The government has also indicated that they are prepared to extend the HFA’s borrowing limit by anywhere between €2.5billion-6.5billion to €6-10billion from its’ present €3.5billion to fund this and the Affordable Housing scheme. This scale of funding will make the Government of Ireland the single largest provider of new commercial residential mortgages (as distinct from refinancing mortgages) in the Irish market over the coming years as at a time that commercial providers are retrenching and replenishing their capital base.
HOUSING FINANCE AGENCY BLOCK EXEMPTION N89/2004
Under the terms of its state aid block exemption (State Aid N89/2004 – Ireland) the HFA is generally permitted to provide home loans to “disadvantaged households” in need of “social housing” in order to fulfil public policy objectives. However, the proposed HomeChoiceLoan scheme does not constitute ‘social housing’ for ‘disadvantaged households’. The proposed mortgage scheme contains conditions that specify a MINIMUM income requirement of €40,000 pa (compared to an average industrial wage nationally of circa €34,000), however, there is no maximum level of income in order to be excluded from the proposed scheme. This is in stark contrast to the existing Local Authority Mortgage Scheme which specifies a MAXIMUM income of €36,800 for a single person, and €92,000 for a couple subject to a maximum of 2.5 times the main earners salary and once the secondary earners.
At its upper mortgage limit of a €285,000 a mortgagor would require a gross income of circa €85,000 to qualify on the maximum repayment of 35% of net income requirement (5.4% 30 year mortgage = €1600/month less tax relief plus stress testing) as specified under N89/2004. A gross income of €85,000 pa is the equivalent of circa 2.5times the average industrial wage. For comparative purposes a member of Dail Eireann (the Irish Parliament) receives a salary of circa €100,000 pa.

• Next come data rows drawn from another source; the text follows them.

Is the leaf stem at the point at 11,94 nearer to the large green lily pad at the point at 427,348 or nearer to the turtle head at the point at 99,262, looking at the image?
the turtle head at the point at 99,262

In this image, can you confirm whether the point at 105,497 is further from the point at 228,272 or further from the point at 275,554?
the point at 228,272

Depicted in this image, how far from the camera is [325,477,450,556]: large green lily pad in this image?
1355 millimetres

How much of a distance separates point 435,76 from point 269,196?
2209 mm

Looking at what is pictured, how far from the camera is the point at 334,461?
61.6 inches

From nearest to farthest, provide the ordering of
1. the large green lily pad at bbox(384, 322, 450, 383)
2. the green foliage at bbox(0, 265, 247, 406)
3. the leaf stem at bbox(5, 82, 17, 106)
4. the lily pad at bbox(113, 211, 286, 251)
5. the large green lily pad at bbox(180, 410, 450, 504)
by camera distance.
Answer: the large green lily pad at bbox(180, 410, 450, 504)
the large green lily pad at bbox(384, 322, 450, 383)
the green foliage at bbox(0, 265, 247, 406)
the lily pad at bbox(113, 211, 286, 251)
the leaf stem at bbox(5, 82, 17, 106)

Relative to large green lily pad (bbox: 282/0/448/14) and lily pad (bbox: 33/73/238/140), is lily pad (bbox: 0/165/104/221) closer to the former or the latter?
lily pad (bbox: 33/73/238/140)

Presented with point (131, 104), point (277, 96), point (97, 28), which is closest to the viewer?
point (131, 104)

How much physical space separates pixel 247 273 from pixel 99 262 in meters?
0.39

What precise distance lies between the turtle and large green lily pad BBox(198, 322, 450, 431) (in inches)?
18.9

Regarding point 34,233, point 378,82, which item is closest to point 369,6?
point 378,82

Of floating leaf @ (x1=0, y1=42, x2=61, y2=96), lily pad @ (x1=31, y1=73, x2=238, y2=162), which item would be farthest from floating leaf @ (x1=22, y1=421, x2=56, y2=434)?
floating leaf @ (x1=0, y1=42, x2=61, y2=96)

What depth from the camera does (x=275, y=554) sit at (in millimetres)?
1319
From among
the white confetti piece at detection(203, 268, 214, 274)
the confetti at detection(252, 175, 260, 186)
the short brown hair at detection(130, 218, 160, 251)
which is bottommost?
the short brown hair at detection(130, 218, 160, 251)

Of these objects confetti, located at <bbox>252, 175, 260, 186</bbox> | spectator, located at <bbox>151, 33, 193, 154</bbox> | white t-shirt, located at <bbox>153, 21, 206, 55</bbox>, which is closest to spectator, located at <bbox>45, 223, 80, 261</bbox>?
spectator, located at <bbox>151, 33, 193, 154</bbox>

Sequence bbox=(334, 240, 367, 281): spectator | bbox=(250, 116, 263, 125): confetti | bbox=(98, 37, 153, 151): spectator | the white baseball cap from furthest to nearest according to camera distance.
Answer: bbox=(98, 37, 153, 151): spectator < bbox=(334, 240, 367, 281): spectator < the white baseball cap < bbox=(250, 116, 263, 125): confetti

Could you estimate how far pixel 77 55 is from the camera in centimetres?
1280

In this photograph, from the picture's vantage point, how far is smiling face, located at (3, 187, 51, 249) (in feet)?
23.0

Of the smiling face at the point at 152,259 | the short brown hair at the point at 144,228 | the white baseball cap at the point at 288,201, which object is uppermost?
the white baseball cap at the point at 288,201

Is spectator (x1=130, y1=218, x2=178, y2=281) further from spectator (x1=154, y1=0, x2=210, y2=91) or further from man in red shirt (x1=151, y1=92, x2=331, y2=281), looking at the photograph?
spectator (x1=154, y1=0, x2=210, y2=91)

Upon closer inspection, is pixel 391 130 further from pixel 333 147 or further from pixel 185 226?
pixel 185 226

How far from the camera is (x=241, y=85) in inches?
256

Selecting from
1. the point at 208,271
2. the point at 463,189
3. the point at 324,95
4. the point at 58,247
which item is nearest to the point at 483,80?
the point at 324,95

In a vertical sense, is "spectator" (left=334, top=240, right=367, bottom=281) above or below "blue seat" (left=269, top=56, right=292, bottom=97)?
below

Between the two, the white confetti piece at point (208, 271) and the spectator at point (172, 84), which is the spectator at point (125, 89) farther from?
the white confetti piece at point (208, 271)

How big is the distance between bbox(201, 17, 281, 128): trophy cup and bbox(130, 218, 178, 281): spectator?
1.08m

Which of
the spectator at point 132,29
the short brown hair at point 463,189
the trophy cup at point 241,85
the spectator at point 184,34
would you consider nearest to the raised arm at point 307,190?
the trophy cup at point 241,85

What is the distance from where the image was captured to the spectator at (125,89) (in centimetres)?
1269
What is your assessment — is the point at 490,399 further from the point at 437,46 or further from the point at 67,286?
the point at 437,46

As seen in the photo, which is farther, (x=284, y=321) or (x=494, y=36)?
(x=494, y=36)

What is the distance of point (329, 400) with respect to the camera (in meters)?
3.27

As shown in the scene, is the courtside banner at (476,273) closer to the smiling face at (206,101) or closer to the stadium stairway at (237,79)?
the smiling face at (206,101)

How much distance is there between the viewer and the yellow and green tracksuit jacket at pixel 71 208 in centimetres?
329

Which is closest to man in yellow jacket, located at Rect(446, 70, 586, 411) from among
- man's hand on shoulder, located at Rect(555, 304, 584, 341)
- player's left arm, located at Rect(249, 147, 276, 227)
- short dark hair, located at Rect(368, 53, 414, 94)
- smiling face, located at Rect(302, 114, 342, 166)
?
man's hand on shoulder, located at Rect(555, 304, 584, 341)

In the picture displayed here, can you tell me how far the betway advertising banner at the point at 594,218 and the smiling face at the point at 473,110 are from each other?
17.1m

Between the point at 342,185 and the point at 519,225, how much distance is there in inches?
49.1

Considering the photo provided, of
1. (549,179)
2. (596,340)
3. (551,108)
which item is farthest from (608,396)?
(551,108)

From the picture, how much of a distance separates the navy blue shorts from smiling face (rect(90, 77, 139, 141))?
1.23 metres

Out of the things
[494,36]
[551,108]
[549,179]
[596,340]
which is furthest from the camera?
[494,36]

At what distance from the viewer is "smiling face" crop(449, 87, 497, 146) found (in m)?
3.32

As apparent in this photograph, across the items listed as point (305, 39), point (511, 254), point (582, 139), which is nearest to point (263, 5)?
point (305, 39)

Accordingly, under the terms of this scheme, and that of the N89/2004 block exemption. a household headed by a member of Dail Eireann would have to be considered as a ‘disadvantaged household’ in ‘social housing’ need in order to avail of this scheme under the existing N89/2004 state aid block exemption. Clearly, by any definition this is an unsustainable contention in accordance with state aid regulations, and accordingly, this scheme cannot be considered to come under the scope of the HFA state aid block exemption N89/2004. Also, if a Member State fails to give notification of aid that does not qualify for an exemption of the notification procedure under one of the block-exemption regulations, or the de minimus regulation, and which does not come within the scope an existing aid scheme which has been approved by the Commission, the aid must be disqualified as unqualified aid.
For the reasons set out above, it is submitted that the proposed measures must be considered to be unqualified aid and therefore must be disqualified under Article 87 (1) (2) of the EC Treaty.